Within 36-hours of his admission, I noticed a significant decline in Dad’s mental status.  Understanding that a hospital stay is often confusing for the elderly, I decided to reach out to the Hospitalist for her perspective.  She provided a well-constructed synopsis of his medical progress and plan of care.  However when I inquired about his change in mental status she quickly added; “…we noticed he was a bit agitated, so we increased the dose of X medication, but I just reduced it today because it made him too sleepy” Upon further investigation, I also found out that the dose of his memory medication had been reduced because the hospital didn’t carry the strength that Dad was taking.  Bingo!  Despite checking and rechecking Dad’s medication list with the hospital staff, changes had been made without my knowledge.  As I said in an earlier post, small medication adjustments can have dramatic effects on LBD patients – especially Dad.  I told the Hospitalist that she wasn’t to change any of his dementia medications and that I would bring in his memory medication from the Home.  We had worked so closely with the neurologist to successfully titrate his doses to just the right affect, I wasn’t willing to backtrack.  I then continued to tell her that any medication changes and adjustments from that point forward were not to be made without my consent. I think the exact words I used went something like; “I don’t care if the man needs to fart, nobody is to order even a Mylicon without my approval.”  That certainly brought the message home and I was pleased to see that afterward she started calling me with even the most minute details about Dad – perfect. 

Now I’m not suggesting that everyone has to be this bold or challenging with medical staff.  Just know that in order to be an effective patient advocate you need to be knowledgeable about their current regimens, willing to step in, ask questions (lots of questions) and say no when it is appropriate.  Stay informed, use common sense and remember, you can Google just about anything these days. 

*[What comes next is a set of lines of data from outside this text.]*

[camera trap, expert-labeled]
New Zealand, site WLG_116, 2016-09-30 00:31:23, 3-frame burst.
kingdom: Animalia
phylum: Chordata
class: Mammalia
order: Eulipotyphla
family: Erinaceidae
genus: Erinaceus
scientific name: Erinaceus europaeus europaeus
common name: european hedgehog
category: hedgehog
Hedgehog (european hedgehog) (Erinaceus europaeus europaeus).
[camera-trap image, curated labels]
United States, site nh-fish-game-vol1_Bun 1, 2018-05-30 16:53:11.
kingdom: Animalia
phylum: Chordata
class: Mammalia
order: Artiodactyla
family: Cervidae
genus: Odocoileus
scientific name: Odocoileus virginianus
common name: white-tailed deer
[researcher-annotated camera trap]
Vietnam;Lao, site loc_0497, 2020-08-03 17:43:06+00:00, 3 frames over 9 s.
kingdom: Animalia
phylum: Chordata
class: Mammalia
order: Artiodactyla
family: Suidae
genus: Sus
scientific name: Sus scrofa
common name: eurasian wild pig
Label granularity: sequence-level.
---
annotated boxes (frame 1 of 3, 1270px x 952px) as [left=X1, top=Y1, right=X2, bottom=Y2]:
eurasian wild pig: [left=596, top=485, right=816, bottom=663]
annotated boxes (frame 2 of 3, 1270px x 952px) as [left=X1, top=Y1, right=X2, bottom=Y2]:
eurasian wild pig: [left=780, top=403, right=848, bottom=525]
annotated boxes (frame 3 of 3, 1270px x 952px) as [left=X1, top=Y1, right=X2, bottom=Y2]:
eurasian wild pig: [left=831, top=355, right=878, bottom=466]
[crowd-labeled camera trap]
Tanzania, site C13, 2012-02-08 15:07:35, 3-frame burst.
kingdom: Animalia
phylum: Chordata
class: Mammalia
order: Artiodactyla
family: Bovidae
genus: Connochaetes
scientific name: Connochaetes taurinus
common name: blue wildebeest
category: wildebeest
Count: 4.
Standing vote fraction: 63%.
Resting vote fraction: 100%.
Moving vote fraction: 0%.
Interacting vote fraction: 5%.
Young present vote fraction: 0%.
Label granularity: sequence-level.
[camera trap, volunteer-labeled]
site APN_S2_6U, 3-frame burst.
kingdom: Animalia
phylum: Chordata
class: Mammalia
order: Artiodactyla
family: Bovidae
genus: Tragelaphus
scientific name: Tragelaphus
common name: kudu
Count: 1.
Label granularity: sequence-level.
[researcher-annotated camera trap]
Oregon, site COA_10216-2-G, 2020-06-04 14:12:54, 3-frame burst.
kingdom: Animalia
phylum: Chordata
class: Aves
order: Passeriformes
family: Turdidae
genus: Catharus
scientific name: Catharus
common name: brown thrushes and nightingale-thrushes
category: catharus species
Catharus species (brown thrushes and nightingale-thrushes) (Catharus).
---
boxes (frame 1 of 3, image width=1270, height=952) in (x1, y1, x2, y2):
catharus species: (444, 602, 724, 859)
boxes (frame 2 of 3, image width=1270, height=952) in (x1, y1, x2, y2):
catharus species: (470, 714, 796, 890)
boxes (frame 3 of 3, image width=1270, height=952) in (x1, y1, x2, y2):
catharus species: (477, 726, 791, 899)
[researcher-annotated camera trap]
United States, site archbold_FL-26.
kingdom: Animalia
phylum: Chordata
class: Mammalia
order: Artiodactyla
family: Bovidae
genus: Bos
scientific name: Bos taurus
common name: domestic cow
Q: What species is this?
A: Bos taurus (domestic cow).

After 10-days in the Hospital, it was time to get Dad discharged.  We are blessed to have such wonderful health care services here in the United States, however the fact remains that hospitals are one of the most dangerous places for an elderly person to be in.  With the potential for adverse medication events and opportunistic infections that are becoming resistant to standard antibiotic therapies, once your loved one is medically cleared to leave, make every effort to get them out.  Since Dad had been bedridden for so long, we thought it would be best to discharge him to a rehabilitation center for some physical therapy before he went back to the Home.  After a few phone calls from the social worker, we got Dad a bed at a local rehab center.  When he arrived I spoke with the admitting nurse to reconcile his medications.  Wouldn’t you know, they had been changed again (what a surprise, welcome to health care!).  Nothing earth shattering this time, however I took the paperwork from the kind nurse’s hands, wrote down what needed to be corrected and gave him the same speech I gave the Hospitalist just days prior, while acknowledging I knew that I was a pain in the ass.  Well I guess that message was positively received because when I passed the nurses desk on my way out that afternoon, the unit secretary gleefully held up a sign she had just printed that said; “No Medication Changes Without Approval from Jennifer” – exactly.

It’s been just a couple of days at the rehab facility and things are looking up.  Showered, shaven and drinking a strawberry ice cream shake from his favorite convenience shop, Dad seems stronger and is starting to improve.  Our goal is to get him back to the Home, but it will depend upon his progress.  For now, he is wheelchair bound until he begins to start ambulating more steadily and regularly during his physical therapy sessions.  My hope is that we can make that happen within the next several weeks.